The URL is essentially a separate store of state. In this application it is synchronised with the global application state.

Two functions are needed, one that takes a URL and updates application state, and one that turns application state into a URL. Whenever the URL changes the first function is called and the global state is updated, and whenever the state changes and the derived URL is different to the previous URL, the new URL is pushed using the history API.

// Define the application's state as a global variable
type State = { page: "counter"; counter: number } | { page: "hello" };
let state: State = { page: "hello" };

type Callback = () => void;
let subscribers: Callback[] = [];

// Mutate state and push new history if needed
export function mutate(f: (state: State) => State) {
  const previousPath = stateUrlPath(state);
  state = f(state);
  for (const subscriber of subscribers) {
    subscriber();
  }
  const newPath = stateUrlPath(state);

  // If the path has changed, push it on to the browser history.
  if (newPath !== previousPath) {
    history.pushState(null, "", newPath);
  }
}

// Derive a URL from application state.
══════════
▶ Exercise 1
Convert the stored dataset items into a numbered list with one line per number, omitting any blank lines.
The stored dataset items are unrelated to the passage on URL state.

Stored dataset items:
══════════
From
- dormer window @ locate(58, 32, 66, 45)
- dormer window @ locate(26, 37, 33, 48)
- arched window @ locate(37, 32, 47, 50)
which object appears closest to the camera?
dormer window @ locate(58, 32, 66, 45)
══════════
▶ Exercise 2
In the passage on URL state, which API is used to push the new URL when the derived URL differs from the previous one?

▶ Correct answer 1
1. From
2. - dormer window @ locate(58, 32, 66, 45)
3. - dormer window @ locate(26, 37, 33, 48)
4. - arched window @ locate(37, 32, 47, 50)
5. which object appears closest to the camera?
6. dormer window @ locate(58, 32, 66, 45)

▶ Correct answer 2
The history API.